CBS 2’s Marissa Parra on Sunday shared Lizette’s story – and the fear of growing violence – through the eyes of the teenage girl’s teachers.

Grief washes over Leonor Martinez in waves. She had to interrupt her interview with Parra, saying, “I’m sorry,” as she broke down.

She talks about Lizette, her former student, as if the teen were still here.

Reality takes time to sink in.

“It broke our heart, like we couldn’t help but cry,” said another former teacher of Lizette’s, Vanessa Saucedo. “This is the conversation we dread.”

This time, the news they dreaded is about a little girl they used to see on the playground; the shy, but loving Lizette, whom they watched grow into a young woman.

Days ago, Lizette was walking an alley behind the 5200 block of South Kedzie Avenue when a group of men started beating up her boyfriend. When she tried to help, she was shot and killed.

“It’s just one thing after another, and we feel helpless to a certain extent,” Saucedo said. “We can only do so much.”

READ MORE: Chicago Weather: Storms Headed Our Way After Midnight; Damaging Winds And Heavy Rain Possible

Saucedo and Martinez aren’t part of Lizette’s family, but they might as well be.
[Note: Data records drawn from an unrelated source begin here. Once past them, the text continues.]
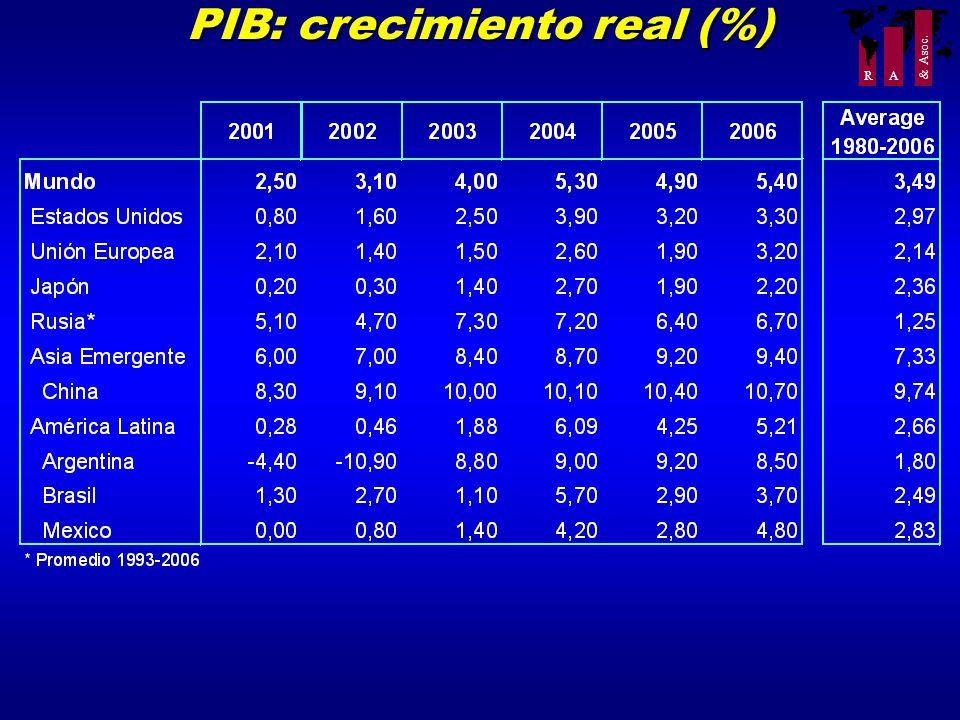 R A & Asoc. PIB: crecimiento real (%)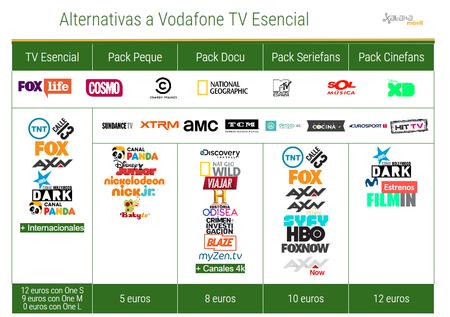 Comparativa Vodafone Tv Esencial Frente A Nuevos Packs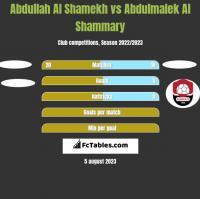Abdullah Al Shamekh vs Abdulmalek Al Shammary h2h player stats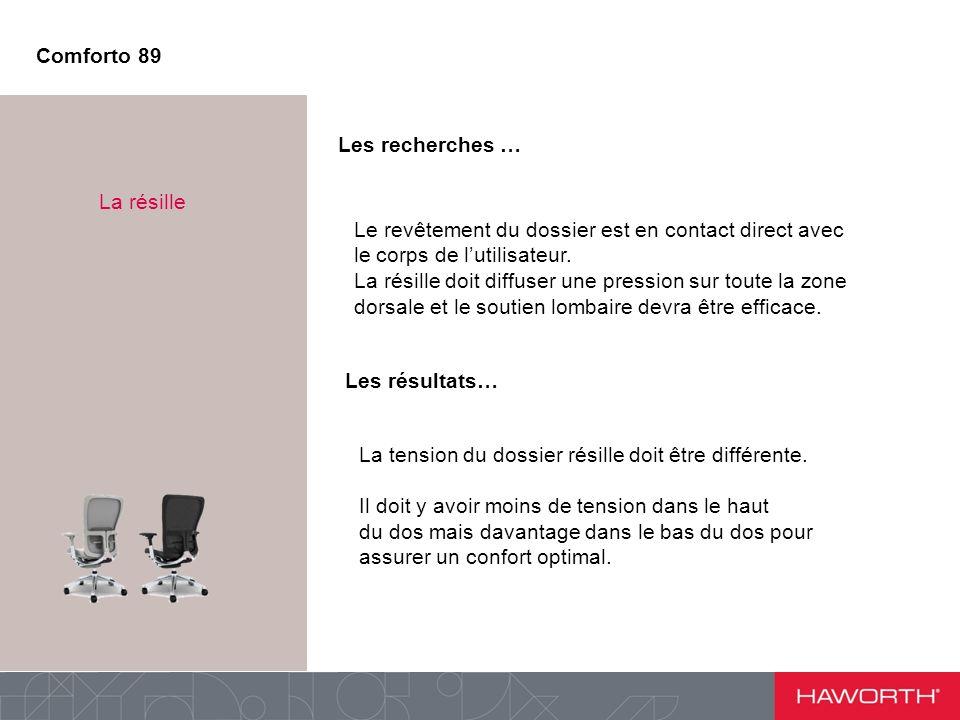 Comforto 89 Les recherches … La résille. Le revêtement du dossier est en contact direct avec. le corps de l'utilisateur.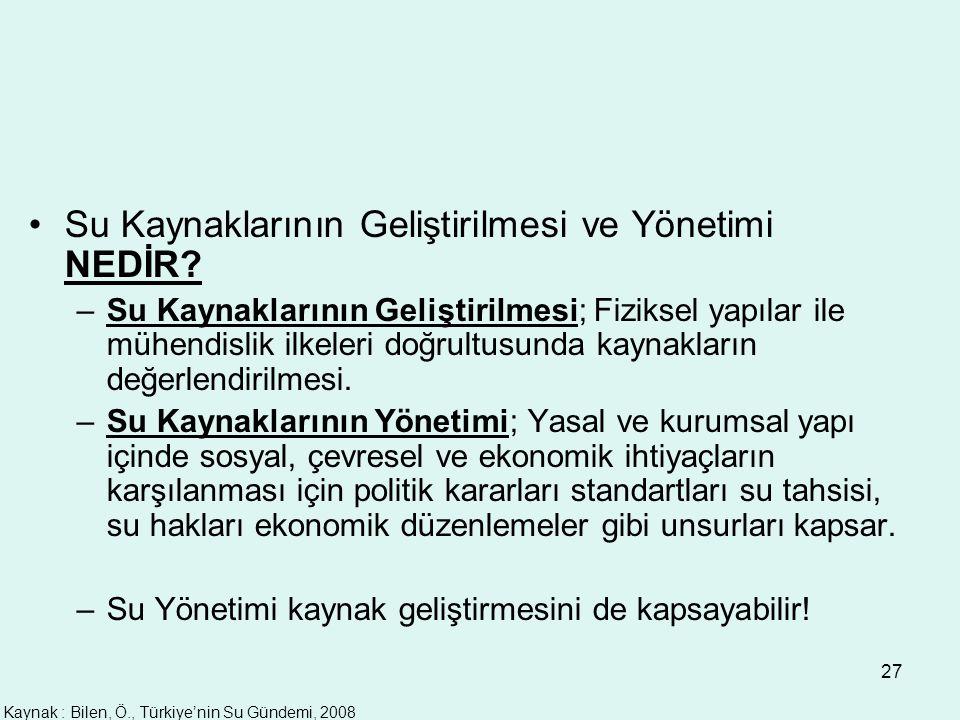27 Su Kaynaklarının Geliştirilmesi ve Yönetimi NEDİR.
They are teachers, and to be a teacher is to love like family and worry like family.

“The reality for many of our students – you never really know,” Saucedo said. “That’s the heartbreaking part.”
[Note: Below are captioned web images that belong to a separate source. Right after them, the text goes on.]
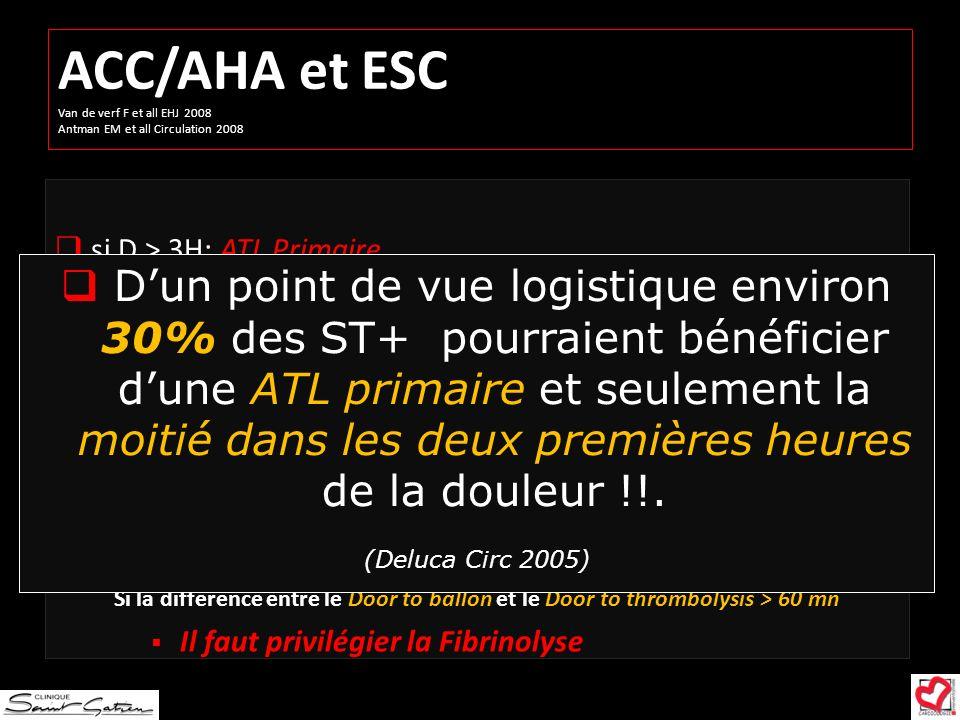 ACC/AHA et ESC Van de verf F et all EHJ 2008 Antman EM et all Circulation 2008 si D > 3H: ATL Primaire si D < 3H: AHA/ACC: delai porte patient-ballon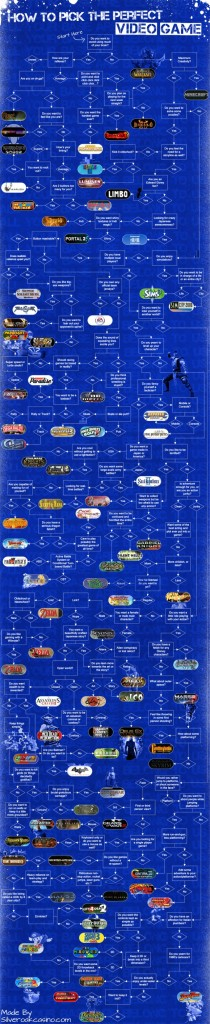 pick,the,perfect,video,game,flowchart,flow,chart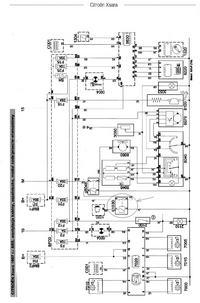 Citroen Xsara I 1,6 1998r brak przekaźnika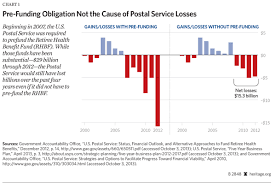 can the postal service have a future the heritage foundation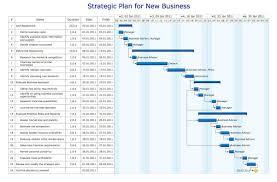 33 Matter Of Fact Gantt Chart For Retail Business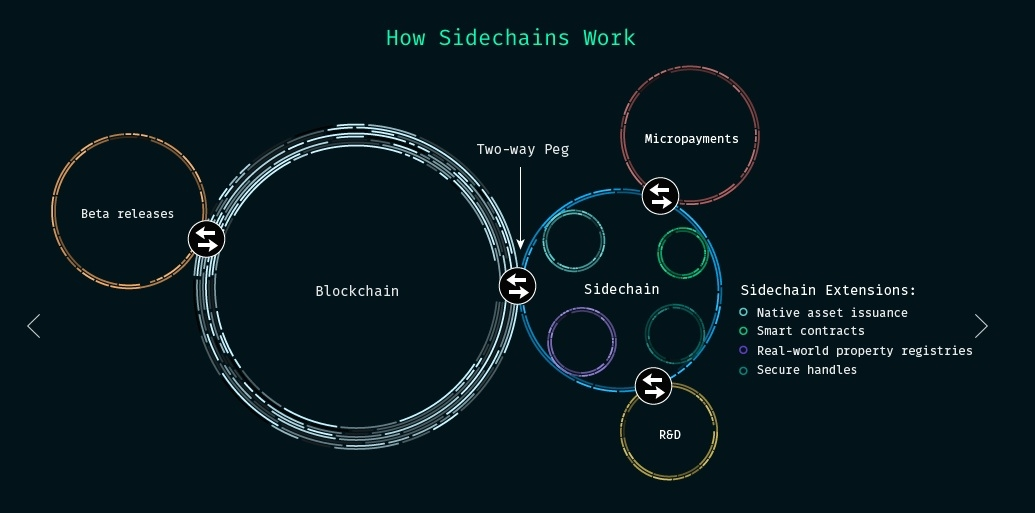 side chains bitcoins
These days, there is more to worry about – and there are fewer ways to cope.

“Ut could be gang violence, mental health. We’ve had several families that have lost loved ones as well during COVID,” Saucedo said. “We’re like on edge. Even though we don’t see our students we still worry about them.”

That is especially true for those who teach in neighborhoods where resources are low and violence is high.

“No matter how much people get used to hearing news like this about our young people, you don’t really get used to it,” Saucedo said.

There is now a $1,000 reward for any information leading to an arrest and conviction in this case. Police as of late Sunday were still searching for the culprits behind the death of the pregnant teen.

Anyone with information can submit an anonymous tip by calling (800) 853-5587, or going to CPDTIP.com.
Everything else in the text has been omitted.